CORPORATE GOVERNANCE

National General Holding Corp., a specialty personal lines insurance holding company, is a Delaware corporation. Shares of our common stock began trading on the NASDAQ Global Market on February 20, 2014 following the effectiveness of our registration statement under the Securities Exchange Act of 1934, as amended (the “Exchange Act”). During 2013, we were a private company and not subject to the corporate governance requirements of the Exchange Act or any stock exchange.

Board of Directors

Our Certificate of Incorporation provides that our Board shall consist of not less than five directors and not more than eleven directors, with the exact number to be set by the Board from time to time. Currently, our board of directors consists of seven members. Directors elected at the Annual Meeting will each serve for a one-year term until the 2015 Annual Meeting of Shareholders and until the election or appointment and qualification of his or her successor, or until his or her earlier death, resignation or removal.

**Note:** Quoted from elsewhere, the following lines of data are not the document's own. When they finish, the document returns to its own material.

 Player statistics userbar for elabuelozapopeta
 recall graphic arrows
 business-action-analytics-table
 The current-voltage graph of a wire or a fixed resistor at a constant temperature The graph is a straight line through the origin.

Our board of directors met on five occasions during 2013. Each of our directors attended 75% or more of the aggregate total of the Board meetings and Board committee meetings on which such director served, during the period that such person served as a director or committee member. We encourage and expect all of the directors to attend each annual meeting of shareholders. To that end, and to the extent reasonably practicable, we plan to schedule a meeting of the Board on the day of the Annual Meeting. All of our then current directors were present at the 2013 annual meeting of our shareholders.

Independence of Directors

Our board of directors has determined that four of our seven nominees, Ephraim Brecher, Donald DeCarlo, Patrick Fallon and Barbara Paris are independent directors under the NASDAQ listing standards. The remaining three nominees, Michael Karfunkel, Barry Karfunkel and Barry Zyskind do not qualify as independent directors.

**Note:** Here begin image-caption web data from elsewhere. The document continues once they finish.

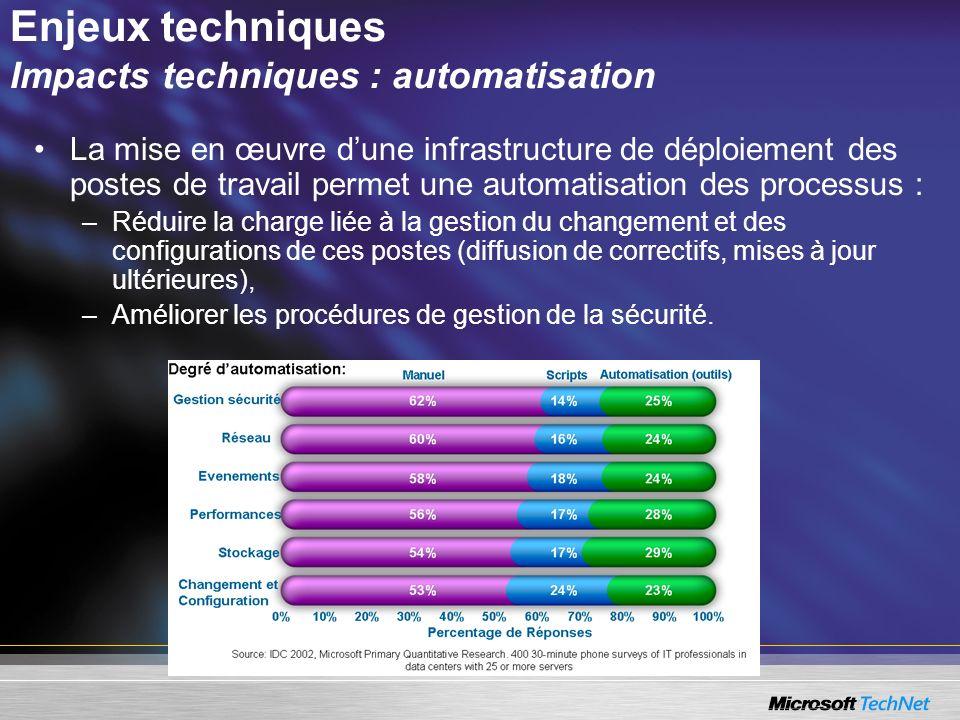 Enjeux techniques Impacts techniques : automatisation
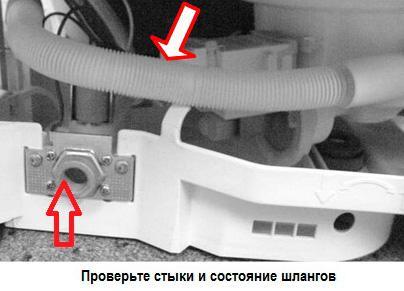 Основные места протечек посудомоечной машины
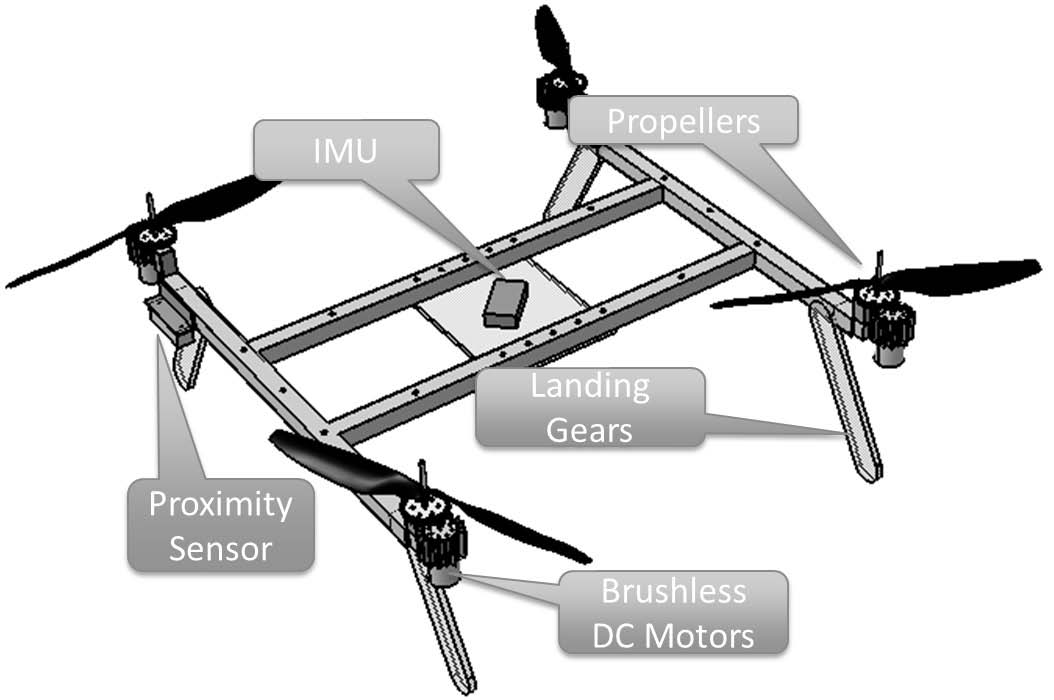 5.1 Mechanical Structure Mechanical structure of the quadrotor is made of aluminum.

We are a “controlled company” as defined in Rule 5615(c)(1) of NASDAQ’s listing standards because Michael Karfunkel, Leah Karfunkel, as sole trustee of the Karfunkel Trust, and AmTrust collectively own approximately 62% of our voting power. (see “Security Ownership of Certain Beneficial Owners”). Therefore, we are exempt from the requirements of NASDAQ Listing Rule 5605 with respect to having:

a majority of the members of our board of directors be independent;
our Compensation and Nominating and Corporate Governance Committees comprised solely of independent directors; and
director nominees being selected or recommended for selection by our board of directors, either by a majority of our independent directors or by a nominating committee comprised solely of independent directors.

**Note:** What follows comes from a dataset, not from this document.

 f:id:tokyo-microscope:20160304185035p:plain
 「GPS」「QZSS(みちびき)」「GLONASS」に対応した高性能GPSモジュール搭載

Michael Karfunkel, who is not an independent director, is a member of our Compensation and Nominating and Corporate Governance Committees. Barry Karfunkel, who is not an independent director, is a member of our Compensation Committee. Barry Zyskind, who is not an independent director, is a member of our Nominating and Corporate Governance Committee. Michael Karfunkel and Barry Karfunkel each recuse themselves from Compensation Committee determinations with respect to their own compensation and the compensation of other family members.

Executive Sessions

As required under NASDAQ’s Marketplace Rule 5605(b)(2), our independent directors will have meetings throughout the year at which only they are present in 2014.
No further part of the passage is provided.